Más que indignación, arrechera

Otro cuento más del gallo pelón. Aparte de el Alicia, que es un buque taxi para llevar a Cuba el combustible que el régimen le roba semanalmente a todo el pueblo venezolano, hay muchos otros barcos más. El Alicia nada más mueve un alijo de cerca de un millón de barriles mensuales entre gasolinas y gasoil de nuestro país, que estos animales han dejado sin combustible. Pero nos llega la lista de otros buques por donde los bolivarianos se roban los hidrocarburos que le regalan a sus chulos del régimen en La Habana.

Así pues están el Anita, el Esperanza, el Petion y el Sandino. Mucho nombre de prócer, de revolución y revolucionarios, pero que no son capaces de ocultar para lo único que sirven: para esperar a las afueras, donde los cubanos están dando el golpe, tirando el atraco, para luego salir corriendo con el botín, con lo robado, y regresar la semana siguiente por más.

¡Qué mantequilla, vale!

Venezuela ha reducido en más de la mitad sus estaciones de servicios. Las muchísimas bombas de antes ahora son terrenos montados en las carreteras del país, o espacios urbanos listos para ser invadidos en las ciudades y pueblos por la chusma de pago del régimen. Con las máquinas, los surtidores arrancados de cuajo de las islas, las oficinas abandonadas y los techos arrancados de cuajo, las bombas de aquel país petrolero que éramos, ahora son solo rincones para fantasmas.

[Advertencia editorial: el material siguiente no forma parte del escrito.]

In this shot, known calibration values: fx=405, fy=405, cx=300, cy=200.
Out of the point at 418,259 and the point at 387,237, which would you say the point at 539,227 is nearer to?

Y estos desgraciados, con lo poco, o lo poquísimo, que refinan de crudo que saca y da la CHEVRON para entregárselo al régimen, o con la porquería que le compran y pagan con los lingotes del oro del Banco Central Venezolano a los iraníes por lo que dicen que son combustibles, que se lo regalen a Cuba y al régimen cubano es una abominación que no tiene nombre. Algo nunca visto en tiempos de paz en ninguna parte.

Al menos los embarques de crudo y de gas que CHEVRON gestiona al régimen y que coloca en tanqueros norteamericanos y europeos todos los días los pagan en efectivo (contante, sonante y en paletas de billetes). Aunque ya conocemos en cuáles bolsillos caen, por supuesto.

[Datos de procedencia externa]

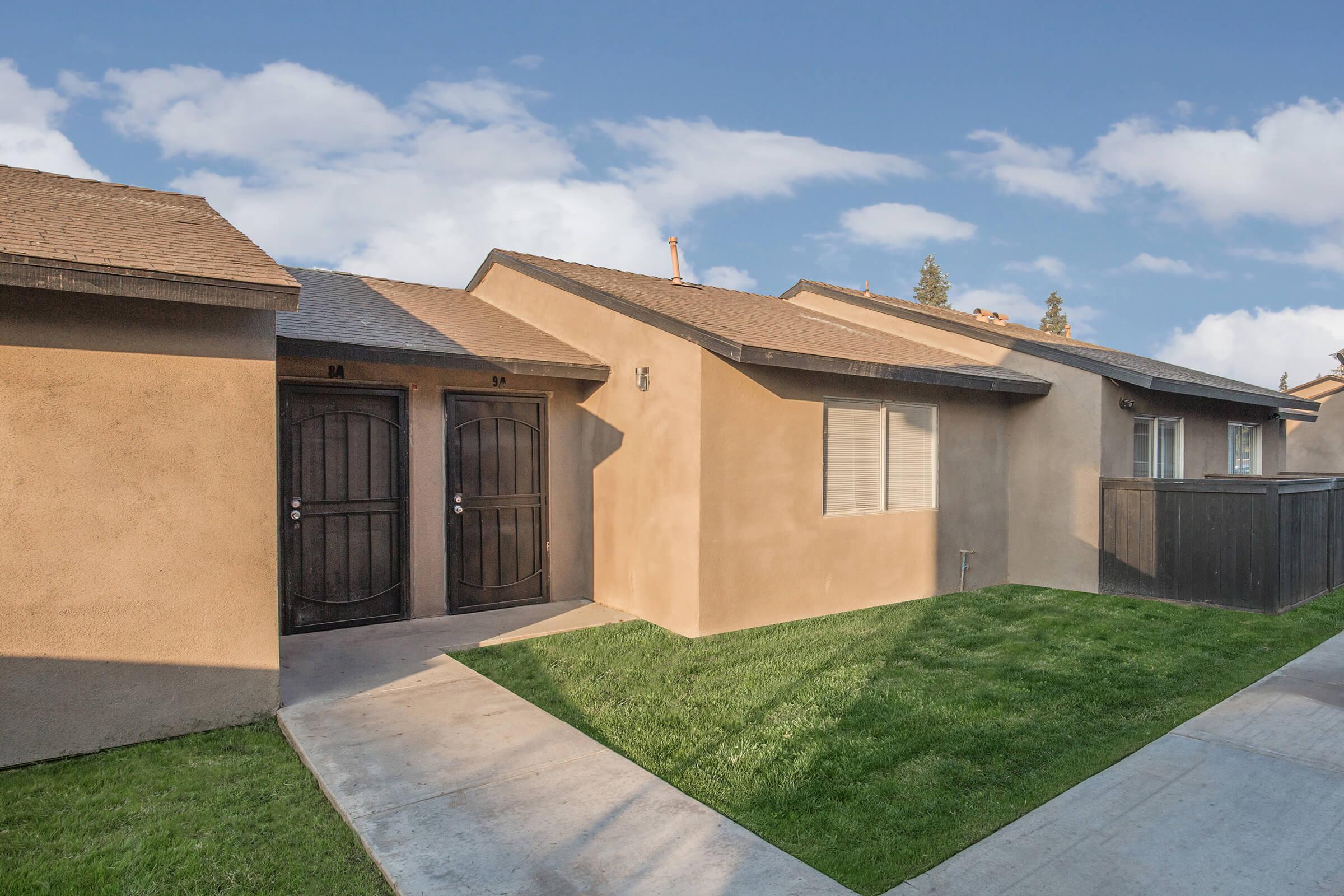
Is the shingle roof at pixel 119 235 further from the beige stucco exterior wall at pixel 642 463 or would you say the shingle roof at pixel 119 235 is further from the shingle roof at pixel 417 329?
the beige stucco exterior wall at pixel 642 463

¡Pero con los cubanos, con estos malvivientes, nada de nada! ¡Ni un medio! ¡Es que no les cobran ni una puya! Insisto, como con los chulos de barrio: ¡todo, pero sin pagar! ¿Qué van a contar? ¿Qué tontería van a decir? ¿Que tienen acuerdos, convenios de combustible y crudo a cambio de nada para el país? ¿A cambio de individuos disfrazados de chicheros, que ni de vaina son médicos, por combustible para que el régimen de La Habana revenda por lo que no paga? ¡Hágame usted el favor!

El que sea y quien sea. Cualquiera venezolano o enchufado con Miraflores que se le ocurra la “brillante” idea de modificar la Constitución para retirarle la nacionalidad a todos aquellos venezolanos que en algún momento hayan atentado en contra de los intereses de la nación venezolana, que cuenten con mi firma.

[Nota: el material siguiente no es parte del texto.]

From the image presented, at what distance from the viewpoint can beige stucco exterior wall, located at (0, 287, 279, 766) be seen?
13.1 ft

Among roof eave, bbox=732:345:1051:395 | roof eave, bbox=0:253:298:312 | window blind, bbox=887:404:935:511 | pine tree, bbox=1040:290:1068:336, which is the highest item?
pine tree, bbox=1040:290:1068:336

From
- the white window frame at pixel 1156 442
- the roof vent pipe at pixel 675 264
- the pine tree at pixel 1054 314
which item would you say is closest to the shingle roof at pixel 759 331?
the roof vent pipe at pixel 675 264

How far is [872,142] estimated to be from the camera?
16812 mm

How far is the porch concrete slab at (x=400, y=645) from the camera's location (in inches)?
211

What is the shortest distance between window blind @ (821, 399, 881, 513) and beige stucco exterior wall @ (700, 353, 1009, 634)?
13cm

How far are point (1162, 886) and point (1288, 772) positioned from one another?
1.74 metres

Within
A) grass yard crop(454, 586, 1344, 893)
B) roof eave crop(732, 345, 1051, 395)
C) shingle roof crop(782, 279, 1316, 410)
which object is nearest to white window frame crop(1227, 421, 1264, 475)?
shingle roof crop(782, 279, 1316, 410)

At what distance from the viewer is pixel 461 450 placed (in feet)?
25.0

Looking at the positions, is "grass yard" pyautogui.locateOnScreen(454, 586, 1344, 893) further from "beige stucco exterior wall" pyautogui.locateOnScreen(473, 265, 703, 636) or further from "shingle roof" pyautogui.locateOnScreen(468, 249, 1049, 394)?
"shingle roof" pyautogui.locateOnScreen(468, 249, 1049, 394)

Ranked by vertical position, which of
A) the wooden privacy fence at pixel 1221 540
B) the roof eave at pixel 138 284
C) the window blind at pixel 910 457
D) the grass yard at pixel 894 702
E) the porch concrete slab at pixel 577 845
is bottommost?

Los primeros que deben ser borrados de las listas de la venezolanidad tienen que ser Chávez, su familia, sus amigotes, sus ruines jalabolas y todos los enchufados que permiten que suceda una desgracia como esta. Un país completo entregado, regalado, traicionado a lo más feo del mundo, por protección y trato de mujerzuelas de esquina.

No existe nadie, pero nadie, en cualquier parte del mundo que no entienda todo esto que está ocurriendo en Venezuela sobre los arreglos y convenidos con Cuba, Rusia, China e Irán, como una vulgar e infame traición a la patria. Como una traición continuada y perpetrada llevada a cabo por años y años, de unas magnitudes jamás antes vistas sobre país alguno, por un pequeño grupo de hampones en contra de toda una nación indefensa. Por eso: ¡Dios, Venezuela libre y Cese de la Ocupación!